Mr. Santosh Mahapatra, a photo journalist, based in a small sleepy town of Sonepur in Orissa, treats photography as a powerful medium to record various facets of men, history and contemporary time. Most of his photo exhibitions are social commentary by nature.
Spending six months, spanning over four seasons, inside Orissa’s Raigadha District wherein lies a conglomeration of 191 villages living with existential dilemma-their existence yet to be acknowledged by the law of the land and authorities alike. Marooned by two big reservoirs- Chitrakonda and Uppar kolab- the 20000 primitive tribal continue to struggle justifying their existence.
The first orphans of free India, before the news of Independence reached them, reached the order to vacate their land to make space for one of India’s first hydroelectricity projects. And hardly before reconciling a new place, wholly created in remote hilltops by themselves, another dam dashed their hopes.
Thrown by kilometers of water they made unprecedented shift from mainland to become islanders!
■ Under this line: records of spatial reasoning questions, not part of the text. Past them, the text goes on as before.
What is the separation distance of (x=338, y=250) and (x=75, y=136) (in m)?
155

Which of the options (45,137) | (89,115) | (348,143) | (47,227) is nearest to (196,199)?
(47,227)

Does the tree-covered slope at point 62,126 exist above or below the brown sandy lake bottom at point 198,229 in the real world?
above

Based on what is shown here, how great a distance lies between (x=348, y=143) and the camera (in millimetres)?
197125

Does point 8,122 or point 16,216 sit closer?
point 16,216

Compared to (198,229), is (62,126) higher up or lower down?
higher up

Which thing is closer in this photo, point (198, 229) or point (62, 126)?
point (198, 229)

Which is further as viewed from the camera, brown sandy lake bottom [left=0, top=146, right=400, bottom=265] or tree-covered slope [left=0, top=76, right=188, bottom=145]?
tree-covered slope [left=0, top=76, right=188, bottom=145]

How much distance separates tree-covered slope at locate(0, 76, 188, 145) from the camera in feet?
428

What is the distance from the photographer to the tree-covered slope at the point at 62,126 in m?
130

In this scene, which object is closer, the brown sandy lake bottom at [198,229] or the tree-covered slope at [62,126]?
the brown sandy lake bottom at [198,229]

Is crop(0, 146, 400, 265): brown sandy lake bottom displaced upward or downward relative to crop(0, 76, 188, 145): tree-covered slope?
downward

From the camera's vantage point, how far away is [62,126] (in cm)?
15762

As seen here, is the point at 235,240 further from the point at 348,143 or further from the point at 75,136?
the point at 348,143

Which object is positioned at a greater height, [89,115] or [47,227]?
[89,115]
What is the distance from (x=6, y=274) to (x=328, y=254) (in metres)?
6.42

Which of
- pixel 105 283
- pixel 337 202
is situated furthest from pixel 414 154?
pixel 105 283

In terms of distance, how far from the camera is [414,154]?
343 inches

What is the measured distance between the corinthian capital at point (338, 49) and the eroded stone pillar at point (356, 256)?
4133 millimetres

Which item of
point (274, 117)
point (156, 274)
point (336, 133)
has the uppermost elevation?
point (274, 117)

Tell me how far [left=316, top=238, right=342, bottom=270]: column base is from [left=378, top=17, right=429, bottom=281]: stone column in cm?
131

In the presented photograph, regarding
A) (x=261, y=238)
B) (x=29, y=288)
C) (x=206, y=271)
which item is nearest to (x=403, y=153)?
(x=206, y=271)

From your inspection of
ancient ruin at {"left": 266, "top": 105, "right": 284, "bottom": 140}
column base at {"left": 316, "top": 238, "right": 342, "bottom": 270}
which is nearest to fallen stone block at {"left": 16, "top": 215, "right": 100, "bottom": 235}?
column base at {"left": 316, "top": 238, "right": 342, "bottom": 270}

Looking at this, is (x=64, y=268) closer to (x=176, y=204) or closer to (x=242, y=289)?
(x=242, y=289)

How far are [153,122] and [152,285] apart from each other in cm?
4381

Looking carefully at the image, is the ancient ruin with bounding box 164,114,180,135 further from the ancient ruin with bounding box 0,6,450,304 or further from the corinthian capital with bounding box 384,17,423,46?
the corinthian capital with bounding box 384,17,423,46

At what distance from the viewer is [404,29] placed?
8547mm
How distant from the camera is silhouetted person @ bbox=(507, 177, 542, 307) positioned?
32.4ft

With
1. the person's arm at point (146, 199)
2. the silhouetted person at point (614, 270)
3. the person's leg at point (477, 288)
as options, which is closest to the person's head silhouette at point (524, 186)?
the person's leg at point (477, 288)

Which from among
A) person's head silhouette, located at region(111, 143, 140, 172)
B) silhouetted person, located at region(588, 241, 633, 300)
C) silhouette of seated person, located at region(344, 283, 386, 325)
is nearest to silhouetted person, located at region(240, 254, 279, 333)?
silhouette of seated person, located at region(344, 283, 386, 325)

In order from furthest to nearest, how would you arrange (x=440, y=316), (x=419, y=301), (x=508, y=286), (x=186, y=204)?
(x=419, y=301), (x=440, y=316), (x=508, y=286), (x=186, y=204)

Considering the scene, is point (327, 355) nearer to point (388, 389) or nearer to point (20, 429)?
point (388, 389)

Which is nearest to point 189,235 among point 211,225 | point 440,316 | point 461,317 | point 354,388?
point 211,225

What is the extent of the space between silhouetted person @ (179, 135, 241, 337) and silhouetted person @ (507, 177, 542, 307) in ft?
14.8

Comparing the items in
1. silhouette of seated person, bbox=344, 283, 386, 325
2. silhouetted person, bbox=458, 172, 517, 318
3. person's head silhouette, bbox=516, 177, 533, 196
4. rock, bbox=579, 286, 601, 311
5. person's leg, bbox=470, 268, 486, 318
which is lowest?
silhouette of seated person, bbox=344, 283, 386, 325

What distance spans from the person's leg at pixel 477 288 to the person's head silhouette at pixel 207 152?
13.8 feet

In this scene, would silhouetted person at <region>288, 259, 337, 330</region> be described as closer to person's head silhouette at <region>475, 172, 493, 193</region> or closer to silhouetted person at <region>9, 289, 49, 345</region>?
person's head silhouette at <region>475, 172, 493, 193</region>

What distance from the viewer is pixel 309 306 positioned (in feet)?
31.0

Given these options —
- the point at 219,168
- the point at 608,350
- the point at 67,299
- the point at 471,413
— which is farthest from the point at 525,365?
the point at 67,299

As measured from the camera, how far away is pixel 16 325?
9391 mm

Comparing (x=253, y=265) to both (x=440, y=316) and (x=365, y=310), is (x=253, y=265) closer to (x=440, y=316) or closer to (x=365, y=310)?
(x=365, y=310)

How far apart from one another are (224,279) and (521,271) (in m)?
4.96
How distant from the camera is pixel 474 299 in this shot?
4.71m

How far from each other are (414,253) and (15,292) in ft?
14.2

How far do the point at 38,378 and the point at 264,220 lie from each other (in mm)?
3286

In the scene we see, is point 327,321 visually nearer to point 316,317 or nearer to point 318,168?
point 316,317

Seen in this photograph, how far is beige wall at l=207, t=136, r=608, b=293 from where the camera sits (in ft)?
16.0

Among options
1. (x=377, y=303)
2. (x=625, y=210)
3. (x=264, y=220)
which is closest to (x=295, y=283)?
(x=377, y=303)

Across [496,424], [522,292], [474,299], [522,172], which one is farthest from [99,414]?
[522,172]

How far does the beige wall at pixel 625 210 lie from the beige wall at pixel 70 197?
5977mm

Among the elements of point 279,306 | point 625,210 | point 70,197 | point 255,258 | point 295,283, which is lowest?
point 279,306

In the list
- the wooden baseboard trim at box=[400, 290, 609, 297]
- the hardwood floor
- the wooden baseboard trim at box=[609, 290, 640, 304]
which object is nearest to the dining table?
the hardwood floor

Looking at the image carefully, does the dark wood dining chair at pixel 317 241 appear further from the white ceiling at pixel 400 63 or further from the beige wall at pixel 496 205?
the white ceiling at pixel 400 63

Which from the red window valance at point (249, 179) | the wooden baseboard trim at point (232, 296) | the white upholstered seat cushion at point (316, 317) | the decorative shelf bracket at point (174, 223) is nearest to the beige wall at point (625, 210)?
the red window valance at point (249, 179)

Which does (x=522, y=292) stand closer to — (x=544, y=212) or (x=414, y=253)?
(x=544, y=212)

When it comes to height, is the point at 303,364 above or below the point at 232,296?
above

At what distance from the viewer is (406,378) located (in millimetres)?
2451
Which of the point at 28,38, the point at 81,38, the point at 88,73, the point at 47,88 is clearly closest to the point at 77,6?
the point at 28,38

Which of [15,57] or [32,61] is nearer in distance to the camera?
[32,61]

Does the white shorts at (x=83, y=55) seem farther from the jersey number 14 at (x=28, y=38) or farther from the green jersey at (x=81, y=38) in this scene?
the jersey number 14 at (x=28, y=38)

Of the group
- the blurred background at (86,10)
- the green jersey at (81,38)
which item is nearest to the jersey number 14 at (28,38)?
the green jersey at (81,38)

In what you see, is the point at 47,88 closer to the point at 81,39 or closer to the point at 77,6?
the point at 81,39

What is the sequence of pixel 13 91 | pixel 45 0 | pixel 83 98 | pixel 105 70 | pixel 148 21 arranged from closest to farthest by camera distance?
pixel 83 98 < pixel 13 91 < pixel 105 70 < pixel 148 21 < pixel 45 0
So remote from the mainland, and civilization, the Government has named them “cut off area”. A rusty steamer, taking 8 hours to cover a distance of 68 kilometers to the main land, is the only connecting medium with the outer world reminding them of their civilizational loneliness. One has to spare three days and spend Rs. 100/- to fetch half kilogram of salt and oil!
The photo exhibition, consisting of 60 photographs carefully chosen from among 400, is a virtual essay on this epical tragedy. The project was sponsored by Smile jointly with National Rural Development Council (NRDC), Sonepur and Manav Adhikar Seva Samiti (MASS), Sambalpur.